Universal Strings for WebAssembly

ℹ️ Superseded by the WebAssembly/stringref proposal.

Universal Strings for WebAssembly

Introduction

This document, provided for discussion, extends WebAssembly with a universal string type in order to:

Achieve good / efficient interoperability between hosts, modules, JavaScript and Web APIs
Achieve similar ecosystem benefits in WebAssembly as have languages running on the JVM or CLR, but for the entire WebAssembly ecosystem
Avoid ecosystem fragmentation as would be introduced by separate mechanisms or imports on and off the Web
Avoid alloc+copy->garbage at the boundary in between two Wasm GC-enabled languages and/or JavaScript (especially if a GC is not or cannot be highly tuned for this case)
Avoid code size hits by having to handle strings explicitly at the boundary or shipping basic string functions and their dependencies with each module
Avoid hurting developer experience, like having to author, publish, ship and/or install explicit adapters
Avoid redundant re-encoding overhead when forwarding strings to multiple modules expecting different encodings (think npm)

It is one step towards universal modules that run the same everywhere, without having to recompile for different environments or having to maintain multiple standard libraries or abstractions.

Motivation

Excellent interoperability with the Web Platform is critical for the long-term success of WebAssembly, and efficient interoperability between different programming languages running on various hosts is desirable. The most common higher data types used in between two modules, or a host like a browser and a module, are strings and arrays, so making sure that these perform well and are compatible with the bulk of languages is important. This document describes a mechanism for strings, addressing concerns raised in discussions like [1] and [2].

Types

string is a new heap type
- string <: data
stringref is a new reference type
- stringref == (ref string)
- (ref null string) is the respective nullable variant

Instructions

string.new <enc> allocates a new string from units of the given encoding, stored at the specified region in memory.
- string.new $e : [i32, i32] -> [stringref]
string.get <enc> obtains the value of the encoding unit at the specified offset of a string.
- string.get $e : [stringref, i32] -> [i32]
string.len <enc> inquires the length of a string in encoding units in respect to the specified encoding.
- string.len $e : [stringref] -> [i32]
string.lower <enc> lowers a string's encoding units to the specified offset in memory.
- string.lower $e : [stringref, i32] -> []
string.eq <enc> compares two strings for equality given the specified encoding.
- string.eq $e : [stringref, stringref] -> [i32]
string.is_well_formed <enc> inquires whether a string is well-formed according to UTF-16.
- string.is_well_formed $e : [stringref] -> [i32]

The list of instructions is not exhaustive and does not imply that instructions not yet mentioned aren't desirable. For example, instructions like string.substring, string.concat and others useful to perform common string operations may be desirable.

Encodings

Encodings supported in the MVP of this document are:

Encoding	If well-formed	Immediate value	Encoding unit
WTF-8	UTF-8	0x0	8 bits (u8)
WTF-16	UTF-16	0x1	16 bits (u16)

---+---

_SET TASKS_
A. Please reproduce the part of the WebAssembly strings proposal starting at "- string.len $e" and ending at "may be desirable.".
B. Condense the paragraph of the WebAssembly strings proposal that begins "Excellent interoperability with the Web Platform" into a short bulleted list that keeps its main facts.

_AVAILABLE DATA_

---+---

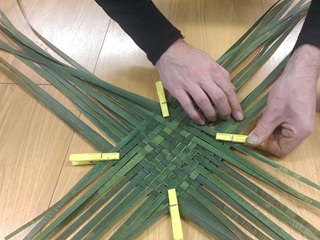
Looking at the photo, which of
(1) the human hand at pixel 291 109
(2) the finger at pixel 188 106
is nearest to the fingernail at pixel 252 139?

---+---

_FULL SOLUTIONS_
A.
- string.len $e : [stringref] -> [i32]
string.lower <enc> lowers a string's encoding units to the specified offset in memory.
- string.lower $e : [stringref, i32] -> []
string.eq <enc> compares two strings for equality given the specified encoding.
- string.eq $e : [stringref, stringref] -> [i32]
string.is_well_formed <enc> inquires whether a string is well-formed according to UTF-16.
- string.is_well_formed $e : [stringref] -> [i32]

The list of instructions is not exhaustive and does not imply that instructions not yet mentioned aren't desirable. For example, instructions like string.substring, string.concat and others useful to perform common string operations may be desirable.

B.
- Strong interoperability with the Web Platform is critical to WebAssembly's long-term success.
- Efficient interoperability between programming languages on different hosts is desirable.
- Strings and arrays are the most common higher data types passed between modules, or between a host such as a browser and a module.
- Those types must therefore perform well and be compatible with most languages.
- The document describes a mechanism for strings that addresses concerns raised in earlier discussions.